Proses ideal penyajian ubi ini adalah dengan memanggangnya menggunakan oven atau arang selama kurang lebih 30 hingga 90 menit, tergantung ukuran ubi. Menariknya, ubi Cilembu sebaiknya tidak langsung dipanggang setelah dipanen. Umumnya, ubi baru akan mencapai puncak rasa manisnya setelah disimpan selama 5 sampai 7 hari. Saat sudah siap diolah, ciri-ciri fisiknya akan tampak: berat sedikit menyusut, kulit menjadi agak keriput, dan teksturnya lebih lentur ketika dibengkokkan.
Dari oven yang hangat, akan keluar aroma manis menggiurkan, disertai lelehan seperti madu yang lengket dan mengilap di permukaannya—itulah 'madu' alami yang hanya muncul dari ubi Cilembu. Cairan ini bukan hanya pemanis visual, melainkan juga penanda bahwa ubi telah mencapai kematangan sempurna dan siap disantap.
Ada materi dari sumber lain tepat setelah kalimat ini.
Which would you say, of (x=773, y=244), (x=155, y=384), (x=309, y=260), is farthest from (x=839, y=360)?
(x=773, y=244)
Dari Ladang Lokal ke Pasar Dunia
Keunikan rasa dan keistimewaan cara pengolahan membuat ubi Cilembu tak hanya digemari masyarakat lokal, tetapi juga menembus pasar ekspor, termasuk Jepang, Korea, dan sejumlah negara di Timur Tengah. Selain karena rasanya yang manis alami dan kaya energi, kandungan gizinya juga membuatnya populer di kalangan pencinta gaya hidup sehat.
Tak berlebihan jika ubi Cilembu disebut sebagai kekayaan kuliner khas Sumedang yang lahir dari tanah yang subur, dirawat oleh kearifan lokal, dan kini menjelma menjadi produk unggulan yang mewakili identitas daerah. Sebuah contoh nyata bahwa kebaikan rasa bisa datang dari kesederhanaan, selama dirawat dengan cinta dan tradisi.
Dan di setiap gigitan ubi yang manis dan legit itu, ada cerita panjang yang mengikat antara alam, manusia, dan rasa yang tidak bisa diduplikasi di tempat lain. Begitulah kisah si manis dari Sumedang ini terus hidup dan dicintai, bukan hanya karena enaknya, tapi juga karena jejak budaya yang ia bawa.